Hatred Stems from Ignorance! Distillation of the Persuasion Modes in Countering Conversational Hate Speech
Ghadi Alyahya, Abeer Aldayel
TL;DR
This work investigates how three coarse persuasion modes—reason, emotion, and credibility—manifest in counterspeech aimed at countering online hate across closed (multi-turn) and open (single-turn) conversations. By annotating two major datasets (DialogConan for closed dialogs and Albanyan for open posts) and comparing human versus machine-generated counterspeech (GPT-3.5 and Llama 2), the study shows that humans predominantly deploy reason, while machine-generated counterspeech emphasizes emotion, with reason linked to more supportive replies. The authors also explore the flow of replies to counterspeech and demonstrate that persuasion-mode cues can serve as an explainability proxy for hate-detection models, while highlighting topic- and interaction-type-dependent variations and data-contamination concerns in large language models. Overall, the findings suggest incorporating persuasion-mode signals into counterspeech modeling to improve interpretability and effectiveness in mitigating hate speech. These insights offer a path toward more nuanced, explainable, and potentially more effective counterspeech systems in real-world online settings.
Abstract
Examining the factors that the counterspeech uses are at the core of understanding the optimal methods for confronting hate speech online. Various studies have assessed the emotional base factors used in counter speech, such as emotional empathy, offensiveness, and hostility. To better understand the counterspeech used in conversations, this study distills persuasion modes into reason, emotion, and credibility and evaluates their use in two types of conversation interactions: closed (multi-turn) and open (single-turn) concerning racism, sexism, and religious bigotry.
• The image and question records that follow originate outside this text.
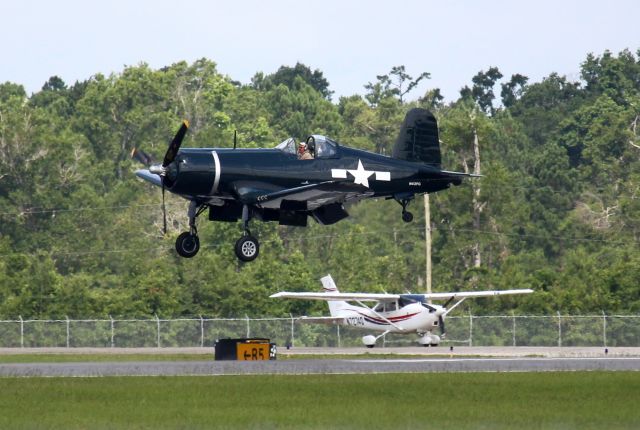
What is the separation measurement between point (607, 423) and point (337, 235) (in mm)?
76078

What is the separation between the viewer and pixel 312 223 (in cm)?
10875

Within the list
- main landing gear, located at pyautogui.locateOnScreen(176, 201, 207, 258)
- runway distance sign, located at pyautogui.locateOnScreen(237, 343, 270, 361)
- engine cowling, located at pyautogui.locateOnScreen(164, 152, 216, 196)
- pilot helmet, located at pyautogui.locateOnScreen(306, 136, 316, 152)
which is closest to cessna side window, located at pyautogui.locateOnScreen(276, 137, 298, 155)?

The evaluation covers the distinct behaviors seen with human-sourced as opposed to machine-generated counterspeech. It also assesses the interplay between the stance taken and the mode of persuasion seen in the counterspeech. Notably, we observe nuanced differences in the counterspeech persuasion modes used in open and closed interactions, especially in terms of the topic, with a general tendency to use reason as a persuasion mode to express the counterpoint to hate comments. The machine-generated counterspeech tends to exhibit an emotional persuasion mode, while human counters lean toward reason. Furthermore, our study shows that reason tends to obtain more supportive replies than other persuasion modes. The findings highlight the potential for incorporating persuasion modes into studies about countering hate speech, as they can serve as an optimal means of explainability and pave the way for the further adoption of the reply's stance and the role it plays in assessing what comprises the optimal counterspeech.